Roadmap
The first thing we need to do to use GSV images for urban analytics is to prepare download points. The literature uses various methods to sample GSV images. For example, some studies sampled four images per street segments while some others downloaded four images (i.e., panorama) every 20 meters. We will be downloading four images per street segment, but you will also be introduced to how to do it in different ways.
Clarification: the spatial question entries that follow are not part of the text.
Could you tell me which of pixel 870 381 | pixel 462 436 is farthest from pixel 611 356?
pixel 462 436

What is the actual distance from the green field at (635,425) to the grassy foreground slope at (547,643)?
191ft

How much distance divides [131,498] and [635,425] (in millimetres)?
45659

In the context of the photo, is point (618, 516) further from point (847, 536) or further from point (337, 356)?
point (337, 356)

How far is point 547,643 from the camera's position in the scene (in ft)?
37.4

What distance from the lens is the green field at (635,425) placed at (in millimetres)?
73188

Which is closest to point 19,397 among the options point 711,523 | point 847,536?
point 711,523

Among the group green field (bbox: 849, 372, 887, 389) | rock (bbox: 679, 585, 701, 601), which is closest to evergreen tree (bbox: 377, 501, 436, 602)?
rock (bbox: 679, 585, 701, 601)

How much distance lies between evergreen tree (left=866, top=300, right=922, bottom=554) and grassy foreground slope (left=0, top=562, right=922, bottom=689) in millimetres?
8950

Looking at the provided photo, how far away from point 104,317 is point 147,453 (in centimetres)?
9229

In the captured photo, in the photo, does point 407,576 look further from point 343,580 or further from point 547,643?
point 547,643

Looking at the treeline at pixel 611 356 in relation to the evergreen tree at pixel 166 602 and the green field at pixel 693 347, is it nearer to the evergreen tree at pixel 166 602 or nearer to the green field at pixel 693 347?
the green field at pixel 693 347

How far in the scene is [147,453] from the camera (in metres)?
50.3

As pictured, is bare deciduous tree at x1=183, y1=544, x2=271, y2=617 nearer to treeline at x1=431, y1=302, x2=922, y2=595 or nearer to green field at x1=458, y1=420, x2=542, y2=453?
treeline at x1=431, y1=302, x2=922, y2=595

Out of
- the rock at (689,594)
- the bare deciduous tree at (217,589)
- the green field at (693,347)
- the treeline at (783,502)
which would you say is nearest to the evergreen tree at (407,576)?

NOTE: The method for sampling GSV images in this document is a simplified version.
library(tidyverse)
library(osmdata)
library(sfnetworks)
library(units)
library(sf)
library(tidygraph)
library(tmap)
library(here)
Step 1. Get OSM data and clean it.
Download OSM data, convert it to sfnetworks object, and clean it. Detailed descriptions can be found in the previous week’s material (link).
# Bounding Box for Atlanta.
bb_atl <- getbb("Atlanta,GA")
# Get OSM data.
osm_road <- opq(bbox = bb_atl) %>%
add_osm_feature(key = 'highway',
value = c("motorway", "trunk", "primary",
"secondary", "tertiary", "unclassified",
"residential")) %>%
osmdata_sf() %>%
osm_poly2line()
# Convert the OSM line to sfnetworks and clean it.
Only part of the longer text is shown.